─── Material provided

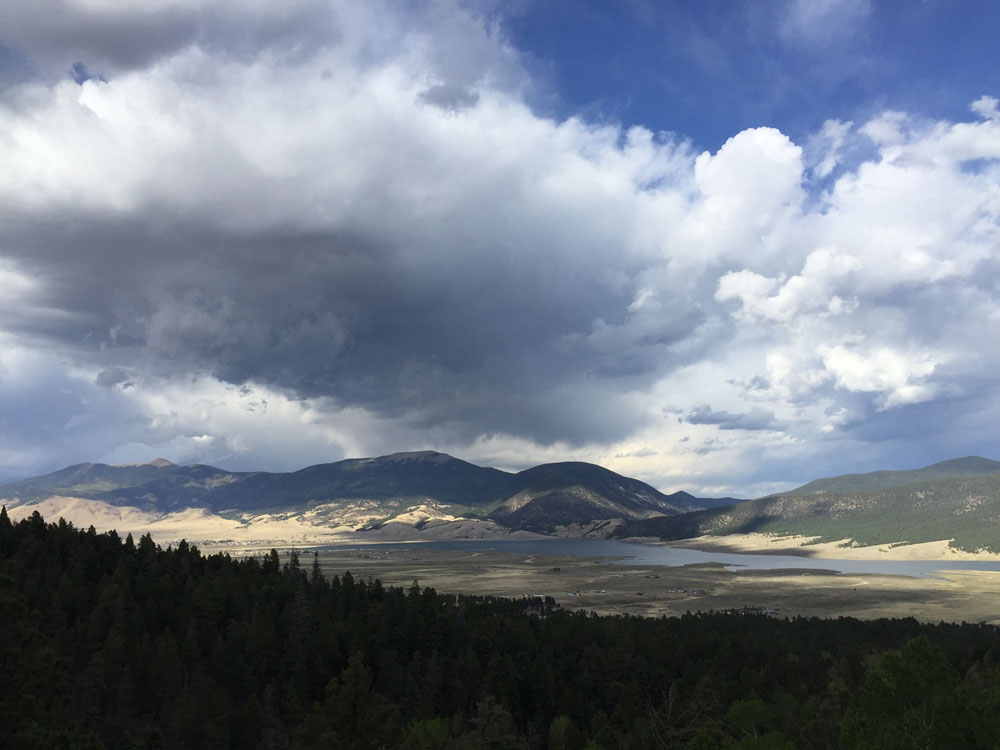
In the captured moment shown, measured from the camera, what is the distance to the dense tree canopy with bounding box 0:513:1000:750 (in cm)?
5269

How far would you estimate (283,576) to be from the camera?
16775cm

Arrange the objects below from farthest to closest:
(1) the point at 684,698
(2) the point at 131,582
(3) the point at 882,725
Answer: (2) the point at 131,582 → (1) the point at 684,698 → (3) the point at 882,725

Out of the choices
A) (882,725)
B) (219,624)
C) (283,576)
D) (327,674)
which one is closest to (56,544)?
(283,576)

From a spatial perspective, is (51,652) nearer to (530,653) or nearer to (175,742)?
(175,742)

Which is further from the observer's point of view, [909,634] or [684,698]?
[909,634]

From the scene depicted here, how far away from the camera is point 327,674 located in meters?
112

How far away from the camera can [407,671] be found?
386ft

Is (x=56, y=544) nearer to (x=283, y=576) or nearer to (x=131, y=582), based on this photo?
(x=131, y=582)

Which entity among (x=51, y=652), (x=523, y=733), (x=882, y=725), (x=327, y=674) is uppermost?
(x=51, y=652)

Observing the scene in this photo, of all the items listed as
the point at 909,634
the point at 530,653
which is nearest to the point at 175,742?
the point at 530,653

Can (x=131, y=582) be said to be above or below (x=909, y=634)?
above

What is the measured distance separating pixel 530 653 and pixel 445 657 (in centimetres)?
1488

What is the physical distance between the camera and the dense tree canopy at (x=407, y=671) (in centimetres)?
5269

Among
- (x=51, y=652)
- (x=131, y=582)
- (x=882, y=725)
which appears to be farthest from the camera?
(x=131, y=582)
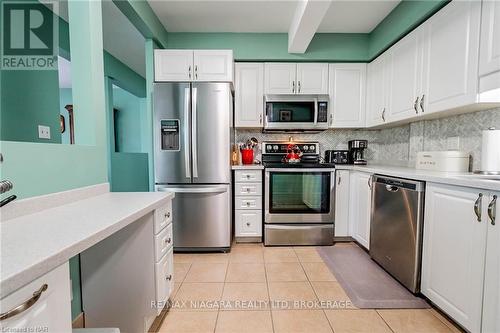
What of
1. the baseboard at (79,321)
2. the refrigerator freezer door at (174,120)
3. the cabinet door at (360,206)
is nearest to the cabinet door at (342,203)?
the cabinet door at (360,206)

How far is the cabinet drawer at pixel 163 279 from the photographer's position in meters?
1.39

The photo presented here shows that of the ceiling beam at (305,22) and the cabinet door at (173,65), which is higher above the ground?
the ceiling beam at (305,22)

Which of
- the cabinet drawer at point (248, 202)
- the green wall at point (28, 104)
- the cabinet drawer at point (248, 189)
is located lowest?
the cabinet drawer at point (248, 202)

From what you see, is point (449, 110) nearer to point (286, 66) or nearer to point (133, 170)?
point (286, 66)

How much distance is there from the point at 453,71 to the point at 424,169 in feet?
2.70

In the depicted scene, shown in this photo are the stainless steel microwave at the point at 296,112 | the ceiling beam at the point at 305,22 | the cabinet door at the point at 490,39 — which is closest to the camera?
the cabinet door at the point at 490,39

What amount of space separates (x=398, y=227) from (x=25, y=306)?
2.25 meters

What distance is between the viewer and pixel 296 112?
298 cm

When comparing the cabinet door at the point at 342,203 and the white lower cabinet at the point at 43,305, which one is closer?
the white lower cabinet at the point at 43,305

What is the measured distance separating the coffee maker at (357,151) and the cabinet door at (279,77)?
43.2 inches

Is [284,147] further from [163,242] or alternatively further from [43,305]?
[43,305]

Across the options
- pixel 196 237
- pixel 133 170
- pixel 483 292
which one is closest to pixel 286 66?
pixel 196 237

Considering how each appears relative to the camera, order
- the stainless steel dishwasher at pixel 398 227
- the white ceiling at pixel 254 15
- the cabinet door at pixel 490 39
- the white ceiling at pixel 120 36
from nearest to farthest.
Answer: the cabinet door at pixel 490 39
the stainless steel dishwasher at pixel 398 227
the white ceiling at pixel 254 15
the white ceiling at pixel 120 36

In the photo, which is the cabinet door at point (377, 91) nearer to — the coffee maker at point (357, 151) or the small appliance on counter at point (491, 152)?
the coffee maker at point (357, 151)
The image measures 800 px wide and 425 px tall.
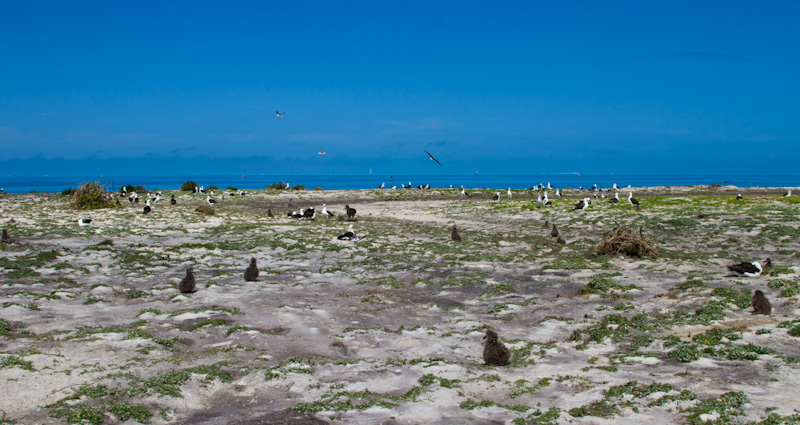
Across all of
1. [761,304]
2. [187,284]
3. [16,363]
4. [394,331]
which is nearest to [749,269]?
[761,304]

──────

### Task prompt:
Using the data above, write out every line exactly, leaving the images behind.

### Result:
In the captured moment shown, measured from the camera, what is the distance to the dense tree canopy with bounding box 0:513:1000:750 (in cm)?
5269

How far would you estimate (283,576) to be from the camera?
16775cm

Arrange the objects below from farthest to closest:
(1) the point at 684,698
(2) the point at 131,582
(3) the point at 882,725
Answer: (2) the point at 131,582 → (1) the point at 684,698 → (3) the point at 882,725

Out of the choices
A) (882,725)
B) (219,624)
C) (283,576)
D) (327,674)
which one is closest to (56,544)?
(283,576)

From a spatial perspective, is (51,652) nearer to (530,653) or nearer to (175,742)?
(175,742)

Which is further from the observer's point of view, [909,634] or [684,698]?
[909,634]

From the scene depicted here, how far away from the camera is point 327,674 located in meters?
112

How far away from the camera can [407,671] be found?
386ft

Is (x=56, y=544) nearer to (x=283, y=576) or nearer to (x=131, y=582), based on this photo?
(x=131, y=582)

Which entity among (x=51, y=652), (x=523, y=733), (x=882, y=725), (x=327, y=674) is uppermost?
(x=51, y=652)

Observing the scene in this photo, of all the items listed as
the point at 909,634
the point at 530,653
which is nearest to the point at 175,742?
the point at 530,653

Can (x=131, y=582) be said to be above or below (x=909, y=634)?
above

What is the measured distance separating pixel 530 653 and pixel 445 657 (in centimetres)?
1488

What is the physical distance between the camera and the dense tree canopy at (x=407, y=671) (in centimetres)?
5269

Among
- (x=51, y=652)
- (x=131, y=582)
- (x=882, y=725)
which appears to be farthest from the camera?
(x=131, y=582)
What of
1. the baseboard at (79,321)
2. the refrigerator freezer door at (174,120)
3. the cabinet door at (360,206)
is nearest to the cabinet door at (342,203)?
the cabinet door at (360,206)

How far is the cabinet drawer at pixel 163 279 from the photographer's position in meters?
1.39

The photo presented here shows that of the ceiling beam at (305,22) and the cabinet door at (173,65), which is higher above the ground?
the ceiling beam at (305,22)

Which of
- the cabinet drawer at point (248, 202)
- the green wall at point (28, 104)
- the cabinet drawer at point (248, 189)
is located lowest?
the cabinet drawer at point (248, 202)

From what you see, is point (449, 110) nearer to point (286, 66) or nearer to point (133, 170)?
point (286, 66)

How much distance is there from the point at 453,71 to the point at 424,169 in feet?
2.70

In the depicted scene, shown in this photo are the stainless steel microwave at the point at 296,112 | the ceiling beam at the point at 305,22 | the cabinet door at the point at 490,39 — which is closest to the camera?
the cabinet door at the point at 490,39

What amount of space separates (x=398, y=227) from (x=25, y=306)?
2.25 meters

What distance is between the viewer and pixel 296 112?
298 cm

When comparing the cabinet door at the point at 342,203 and the white lower cabinet at the point at 43,305, which one is closer?
the white lower cabinet at the point at 43,305

What is the measured distance separating the coffee maker at (357,151) and the cabinet door at (279,77)?
43.2 inches

Is [284,147] further from [163,242] or alternatively further from [43,305]?
[43,305]

Across the options
- pixel 196 237
- pixel 133 170
- pixel 483 292
which one is closest to pixel 286 66?
pixel 196 237

Considering how each appears relative to the camera, order
- the stainless steel dishwasher at pixel 398 227
- the white ceiling at pixel 254 15
- the cabinet door at pixel 490 39
- the white ceiling at pixel 120 36
from nearest to farthest.
Answer: the cabinet door at pixel 490 39
the stainless steel dishwasher at pixel 398 227
the white ceiling at pixel 254 15
the white ceiling at pixel 120 36

In the photo, which is the cabinet door at point (377, 91) nearer to — the coffee maker at point (357, 151) or the small appliance on counter at point (491, 152)?
the coffee maker at point (357, 151)
The image measures 800 px wide and 425 px tall.
Across all of
1. [761,304]
2. [187,284]
3. [16,363]
4. [394,331]
which is nearest to [749,269]?
[761,304]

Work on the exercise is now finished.